We don’t need to tell you how much recent world events have had an impact on the financial wellbeing of working people. We’re in a cost of living squeeze that is impacting us all and highlighting the need for good financial wellbeing.
As financial stressors can also have a negative impact on mental health, ensuring your employees are fully aware of all the support and benefits you offer can help them through the cost of living squeeze. In turn, you’ll give them one less thing to worry about and provide a positive boost to their mental wellbeing.
Your business has to acknowledge that you understand times are hard right now and sympathise with the fact people are struggling.
All benefits are financial wellbeing benefits
We believe that financial wellbeing is how much control, empowerment and freedom someone’s financial situation gives them in life. It isn’t a one-size-fits-all solution – financial wellbeing needs to be tailored to the individual’s relationship with money at that specific moment.
That’s why it’s important to realise that any benefit you offer which saves employees money is a financial wellbeing benefit. For example, employee discounts are an obvious way to put more money in the pocket of your workforce. Beyond that, you’ve got childcare schemes, cycle to work offers, pension plans – the list goes on and on.
You may already have benefits in place that your employees will save money by using. In the short-term, providing the biggest impact right now, there are employee discounts, salary-linked loans and financial education, to name a few.
For employees eyeing the long-term, pensions and salary-deducted savings can help them feel more confident about their future.
Employee comms have never been more important
Communicating with your employees about their benefits has never been more important. Recent cost of living research from Salary Finance shows that there’s a gap between the appetite employees have to use financial wellbeing benefits – such as employee discounts, salary advances and low-interest loans – and what they say their employer provides.
This finding may also suggest that those employees simply might not be aware of the financial wellbeing benefits that their employer currently provides.

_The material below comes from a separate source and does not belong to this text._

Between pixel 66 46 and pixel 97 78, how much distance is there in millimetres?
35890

An important take away for benefit/wellbeing/internal communications professionals here is that there’s a huge opportunity to communicate with your people about the support and benefits on offer in a way that is natural and interesting to them.
Acknowledge the cost of living squeeze
Before you dive into communicating with your workforce, your business has to acknowledge that you understand times are hard right now and sympathise with the fact people are struggling.
Outline what you’re able to do to help and what support they can get right now. That level of transparency is so powerful as it stops employees from thinking you’re just pulling the wool over their eyes.
From that acknowledgement, you can build your communications on the back of a more open and transparent stance – and people should be more responsive to that. Explain that you don’t want employees to bury their heads in the sand and pretend nothing is happening. Show that you’re there for them with benefits available for them to use today.
I should point out, people are always going to ask for more money. Let’s park that to the side right now. Focus on how you can better communicate your overall employee benefits package, helping to take away some of the financial strain.
Get to grips with the benefits yourself and educate
In my experience, low uptake in benefits comes from the challenges employees face when using them. Whether that’s not understanding how to use their employee discounts or not having the digital confidence to use them, you can solve these challenges with your comms.
Start using the benefits yourself, and familiarise yourself with the products and how they work. As a communicator for your business, don’t forget that you’re entitled to these benefits as well. Why wouldn’t you want to use them?
Even if you don’t need a particular benefit, still go on that customer journey to understand what it’s like to access it. You don’t have to complete the process, go as far as possible so you can create content which guides from first-hand experience.
Having that authenticity will make it so much easier for your people to access their benefits and save money.
Ninety-five percent of those who worry about their financial situation say it has a negative impact on their mental health – that’s 25.3 million UK employees.
Getting the message across to diverse workforces
When communicating with employees, we need to understand the demographics of our workforces and tailor the way we get our message across to them. For example, there may well be language barriers in your business with not everyone having English as their first language.
Identify the key voices in those groups and find the best ways to engage with them. It’s all about finding how your benefits will resonate with people most and save them the most money.
As a good base, our recent cost of living research showed that employees prefer the following top five communication channels:
- Emails
- Managers telling staff information directly
- Messages on payslips
- In-person employee benefits events
- Letter sent home
But don’t let those channels be the only ones you use. Get creative. I’ve worked with a business that had a fleet of engineers who are always on the road. We created a radio playlist for them which included adverts about the benefits on offer. This cuts through much more deeply than sending a series of emails ever could.
Understand the cost of living impact
Our research confirms the link between an individual’s financial situation and their mental health. Ninety-five percent of those who worry about their financial situation say it has a negative impact on their mental health – that’s 25.3 million UK employees.
This is putting huge pressure on their ability to be productive at work with 40% of UK employees saying their current financial situation affects their ability to be productive at work – costing businesses £31 billion a year.
At a time when business margins are fine, finding productivity gains by improving an employee’s financial wellbeing is a cause for employers to take note of.